Question: Describe a synthetic route to procaine from 4-aminobenzoic acid, ethylene oxide, and diethylamine. Answer: To synthesize procaine from 4-aminobenzoic acid, ethylene oxide, and diethylamine, the following steps can be followed: 1. Convert 4-aminobenzoic acid to ethyl 4-aminobenzoate by reacting it with ethyl alcohol and an acid catalyst under reflux. 2. Protect the amine group on ethyl 4-aminobenzoate using acetic anhydride, forming N-acetyl-ethyl 4-aminobenzoate. 3. Attach the ethylene group by performing a Williamson ether synthesis with ethylene oxide and a base, yielding N-acetyl-ethyl 4-(2-hydroxyethylamino)benzoate. 4. React N-acetyl-ethyl 4-(2-hydroxyethylamino)benzoate with diethylamine and a strong base to form the tertiary amine group, resulting in N-acetyl-procaine. 5. Deprotect the amino group on N-acetyl-procaine using hydrochloric acid and heat under reflux to obtain the desired procaine molecule.

Step-by-step solution

Procaine consists of an aromatic ring (benzene) with an amine group (NH2) at position 4, an ester group at position 1, and a tertiary amine (diethylamino) group connected via an ethylene group (2 carbons) to the ester group. #Step 2: Identify the role of each starting material#

4-aminobenzoic acid provides the benzene ring and the amine group. Ethylene oxide provides the ethylene group, and diethylamine provides the tertiary amine group. #Step 3: Formation of the ester group#

Convert 4-aminobenzoic acid to ethyl 4-aminobenzoate

To convert 4-aminobenzoic acid into the corresponding ester, react 4-aminobenzoic acid with ethyl alcohol (CH3CH2OH) and a catalytic amount of an acid catalyst (e.g., concentrated sulfuric acid, H2SO4) under reflux. This forms ethyl 4-aminobenzoate. #Step 4: Protection of the amino group#

Protect the amine group on ethyl 4-aminobenzoate

The amino group can be protected using an acetyl group (CH3CO-) by reacting ethyl 4-aminobenzoate with acetic anhydride (CH3COOCOCH3) at room temperature. This forms N-acetyl-ethyl 4-aminobenzoate. #Step 5: Williamson ether synthesis#

React N-acetyl-ethyl 4-aminobenzoate with ethylene oxide

To attach the ethylene group, perform a Williamson ether synthesis by reacting N-acetyl-ethyl 4-aminobenzoate with ethylene oxide (CH2CH2O) in the presence of a base (e.g., potassium carbonate, K2CO3) and heat.
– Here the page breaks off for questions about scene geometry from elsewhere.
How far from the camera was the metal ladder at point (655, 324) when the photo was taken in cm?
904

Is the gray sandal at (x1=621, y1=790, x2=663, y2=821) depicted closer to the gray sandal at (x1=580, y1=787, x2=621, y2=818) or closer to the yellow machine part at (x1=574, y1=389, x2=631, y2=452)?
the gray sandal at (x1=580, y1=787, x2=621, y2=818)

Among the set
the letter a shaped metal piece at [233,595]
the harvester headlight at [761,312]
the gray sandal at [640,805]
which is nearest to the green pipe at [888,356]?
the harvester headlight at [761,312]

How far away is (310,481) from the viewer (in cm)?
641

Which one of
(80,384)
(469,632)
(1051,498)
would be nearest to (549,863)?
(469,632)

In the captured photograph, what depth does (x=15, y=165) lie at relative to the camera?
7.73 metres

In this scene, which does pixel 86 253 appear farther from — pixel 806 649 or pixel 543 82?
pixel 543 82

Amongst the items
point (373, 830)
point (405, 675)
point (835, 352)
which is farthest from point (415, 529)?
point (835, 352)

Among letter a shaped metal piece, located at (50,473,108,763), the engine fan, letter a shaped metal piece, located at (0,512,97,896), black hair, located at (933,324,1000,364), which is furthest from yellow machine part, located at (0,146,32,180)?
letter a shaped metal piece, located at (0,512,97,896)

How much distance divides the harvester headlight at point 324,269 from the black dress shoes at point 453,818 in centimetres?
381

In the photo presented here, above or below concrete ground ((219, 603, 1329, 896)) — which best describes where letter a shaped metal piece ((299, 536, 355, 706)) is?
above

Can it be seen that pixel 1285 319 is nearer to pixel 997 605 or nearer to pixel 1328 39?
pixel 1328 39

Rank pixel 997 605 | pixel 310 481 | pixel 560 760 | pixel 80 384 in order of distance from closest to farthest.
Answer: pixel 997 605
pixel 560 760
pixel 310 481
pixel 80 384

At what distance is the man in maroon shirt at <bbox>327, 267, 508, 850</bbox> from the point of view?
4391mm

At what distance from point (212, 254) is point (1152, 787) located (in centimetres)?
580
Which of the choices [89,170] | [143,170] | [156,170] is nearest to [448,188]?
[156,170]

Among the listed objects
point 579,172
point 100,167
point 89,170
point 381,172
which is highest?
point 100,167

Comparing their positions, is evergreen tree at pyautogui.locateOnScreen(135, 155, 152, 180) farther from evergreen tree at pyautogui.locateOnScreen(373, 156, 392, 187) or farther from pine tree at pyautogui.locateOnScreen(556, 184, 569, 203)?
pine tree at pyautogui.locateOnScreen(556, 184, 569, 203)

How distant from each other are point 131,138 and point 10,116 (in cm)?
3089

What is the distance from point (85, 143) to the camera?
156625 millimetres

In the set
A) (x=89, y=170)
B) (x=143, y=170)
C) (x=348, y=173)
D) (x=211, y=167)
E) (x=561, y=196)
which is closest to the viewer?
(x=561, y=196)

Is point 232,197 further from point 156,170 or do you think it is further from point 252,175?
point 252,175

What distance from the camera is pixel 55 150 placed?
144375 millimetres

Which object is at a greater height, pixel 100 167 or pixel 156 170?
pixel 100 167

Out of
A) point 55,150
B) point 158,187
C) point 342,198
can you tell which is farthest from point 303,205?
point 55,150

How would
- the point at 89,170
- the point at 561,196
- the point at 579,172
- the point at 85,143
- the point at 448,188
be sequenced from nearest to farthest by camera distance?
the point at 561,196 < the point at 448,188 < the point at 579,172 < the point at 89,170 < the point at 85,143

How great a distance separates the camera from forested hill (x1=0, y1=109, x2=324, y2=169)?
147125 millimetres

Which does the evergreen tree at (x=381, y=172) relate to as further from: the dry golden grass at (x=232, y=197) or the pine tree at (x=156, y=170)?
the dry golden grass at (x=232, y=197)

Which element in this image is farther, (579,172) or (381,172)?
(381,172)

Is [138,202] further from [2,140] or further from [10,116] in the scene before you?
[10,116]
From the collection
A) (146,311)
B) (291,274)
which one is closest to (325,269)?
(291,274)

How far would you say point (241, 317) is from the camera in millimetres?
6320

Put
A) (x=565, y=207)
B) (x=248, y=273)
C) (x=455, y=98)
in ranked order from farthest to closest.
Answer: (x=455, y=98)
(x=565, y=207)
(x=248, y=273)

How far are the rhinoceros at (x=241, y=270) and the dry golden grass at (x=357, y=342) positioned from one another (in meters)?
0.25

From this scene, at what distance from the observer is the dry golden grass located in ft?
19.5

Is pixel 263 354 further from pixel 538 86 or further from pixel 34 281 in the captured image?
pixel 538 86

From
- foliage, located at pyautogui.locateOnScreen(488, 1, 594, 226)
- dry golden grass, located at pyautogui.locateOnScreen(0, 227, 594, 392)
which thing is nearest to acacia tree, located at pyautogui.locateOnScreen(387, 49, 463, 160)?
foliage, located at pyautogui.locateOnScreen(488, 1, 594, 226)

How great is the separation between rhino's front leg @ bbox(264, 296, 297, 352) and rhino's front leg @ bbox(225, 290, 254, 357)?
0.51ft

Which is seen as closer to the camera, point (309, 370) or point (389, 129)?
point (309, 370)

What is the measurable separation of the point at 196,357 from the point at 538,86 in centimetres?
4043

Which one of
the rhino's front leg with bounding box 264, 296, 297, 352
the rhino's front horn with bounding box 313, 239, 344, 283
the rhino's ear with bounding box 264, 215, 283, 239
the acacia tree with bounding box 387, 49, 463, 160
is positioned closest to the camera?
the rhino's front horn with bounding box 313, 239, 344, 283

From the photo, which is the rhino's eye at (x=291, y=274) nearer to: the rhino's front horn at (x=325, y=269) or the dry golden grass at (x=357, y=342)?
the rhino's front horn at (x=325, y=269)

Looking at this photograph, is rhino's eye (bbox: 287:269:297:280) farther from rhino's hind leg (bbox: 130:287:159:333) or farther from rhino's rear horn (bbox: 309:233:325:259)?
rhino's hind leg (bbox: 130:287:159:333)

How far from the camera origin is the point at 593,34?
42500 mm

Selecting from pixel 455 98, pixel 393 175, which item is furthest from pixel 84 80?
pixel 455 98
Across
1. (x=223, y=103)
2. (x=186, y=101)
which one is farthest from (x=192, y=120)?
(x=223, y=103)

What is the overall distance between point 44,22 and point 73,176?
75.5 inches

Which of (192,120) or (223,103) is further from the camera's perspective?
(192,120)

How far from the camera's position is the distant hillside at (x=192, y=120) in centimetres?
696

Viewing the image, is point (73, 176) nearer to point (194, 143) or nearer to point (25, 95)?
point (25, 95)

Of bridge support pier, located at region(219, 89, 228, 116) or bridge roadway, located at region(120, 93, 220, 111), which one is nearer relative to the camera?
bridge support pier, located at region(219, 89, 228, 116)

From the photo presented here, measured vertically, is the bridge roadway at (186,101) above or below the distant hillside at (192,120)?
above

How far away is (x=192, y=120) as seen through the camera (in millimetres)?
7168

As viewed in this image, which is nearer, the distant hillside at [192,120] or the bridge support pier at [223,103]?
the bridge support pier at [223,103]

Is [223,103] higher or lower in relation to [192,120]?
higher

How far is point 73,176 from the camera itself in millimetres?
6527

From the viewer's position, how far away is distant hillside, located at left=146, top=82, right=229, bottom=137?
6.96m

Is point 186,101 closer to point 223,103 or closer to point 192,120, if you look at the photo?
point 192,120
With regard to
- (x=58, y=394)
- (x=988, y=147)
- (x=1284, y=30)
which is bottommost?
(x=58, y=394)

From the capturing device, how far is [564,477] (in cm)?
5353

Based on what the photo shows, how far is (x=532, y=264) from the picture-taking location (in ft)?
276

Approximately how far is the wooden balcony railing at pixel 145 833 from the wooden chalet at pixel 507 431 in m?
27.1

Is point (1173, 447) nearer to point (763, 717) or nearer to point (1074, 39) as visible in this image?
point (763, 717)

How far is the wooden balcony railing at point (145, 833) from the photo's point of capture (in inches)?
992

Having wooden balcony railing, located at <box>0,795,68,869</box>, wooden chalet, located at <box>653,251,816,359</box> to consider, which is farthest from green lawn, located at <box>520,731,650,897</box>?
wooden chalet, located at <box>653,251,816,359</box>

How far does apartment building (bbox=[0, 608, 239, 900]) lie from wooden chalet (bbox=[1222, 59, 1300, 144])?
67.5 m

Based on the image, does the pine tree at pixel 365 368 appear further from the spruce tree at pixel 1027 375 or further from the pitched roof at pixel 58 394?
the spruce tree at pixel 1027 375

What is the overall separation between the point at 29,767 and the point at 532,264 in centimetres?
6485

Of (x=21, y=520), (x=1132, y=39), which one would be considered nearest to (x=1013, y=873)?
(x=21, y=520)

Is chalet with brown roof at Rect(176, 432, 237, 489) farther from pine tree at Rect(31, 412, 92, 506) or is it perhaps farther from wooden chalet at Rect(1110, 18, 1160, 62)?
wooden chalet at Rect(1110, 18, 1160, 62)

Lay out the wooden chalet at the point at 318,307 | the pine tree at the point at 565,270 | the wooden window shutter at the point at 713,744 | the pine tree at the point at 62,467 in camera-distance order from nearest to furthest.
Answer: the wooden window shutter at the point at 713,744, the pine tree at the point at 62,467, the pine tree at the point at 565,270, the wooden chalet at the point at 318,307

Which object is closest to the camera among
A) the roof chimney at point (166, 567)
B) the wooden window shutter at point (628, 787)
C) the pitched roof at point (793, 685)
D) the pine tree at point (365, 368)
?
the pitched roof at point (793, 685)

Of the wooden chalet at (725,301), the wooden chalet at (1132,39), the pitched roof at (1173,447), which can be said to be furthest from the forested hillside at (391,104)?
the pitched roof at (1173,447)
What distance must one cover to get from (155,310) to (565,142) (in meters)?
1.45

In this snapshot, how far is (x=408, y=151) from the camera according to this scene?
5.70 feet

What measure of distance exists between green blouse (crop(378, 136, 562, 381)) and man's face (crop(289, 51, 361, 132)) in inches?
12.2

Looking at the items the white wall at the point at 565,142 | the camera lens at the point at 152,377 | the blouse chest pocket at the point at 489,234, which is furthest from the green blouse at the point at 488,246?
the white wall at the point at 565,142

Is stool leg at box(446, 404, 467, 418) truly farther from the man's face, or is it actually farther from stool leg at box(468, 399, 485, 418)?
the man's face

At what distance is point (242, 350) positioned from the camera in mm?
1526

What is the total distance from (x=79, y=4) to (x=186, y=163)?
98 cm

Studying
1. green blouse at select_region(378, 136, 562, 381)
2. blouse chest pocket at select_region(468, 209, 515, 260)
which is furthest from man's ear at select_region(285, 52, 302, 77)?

The ester group on N-acetyl-ethyl 4-aminobenzoate acts as the leaving group, and a new ether linkage is formed with the ethylene group. The product is N-acetyl-ethyl 4-(2-hydroxyethylamino)benzoate. #Step 6: Reacting with diethylamine#

Form the tertiary amine group

React N-acetyl-ethyl 4-(2-hydroxyethylamino)benzoate with diethylamine (HNEt2) and a strong base (e.g., sodium hydride, NaH) to replace the hydroxy group with the diethylamine, forming N-acetyl-procaine. #Step 7: Deprotection of the amino group#

Deprotect the amino group on N-acetyl-procaine

Finally, to deprotect the amino group, react N-acetyl-procaine with a suitable deprotecting reagent like hydrochloric acid (HCl) and heat under reflux. This will remove the acetyl group and yield the desired procaine molecule.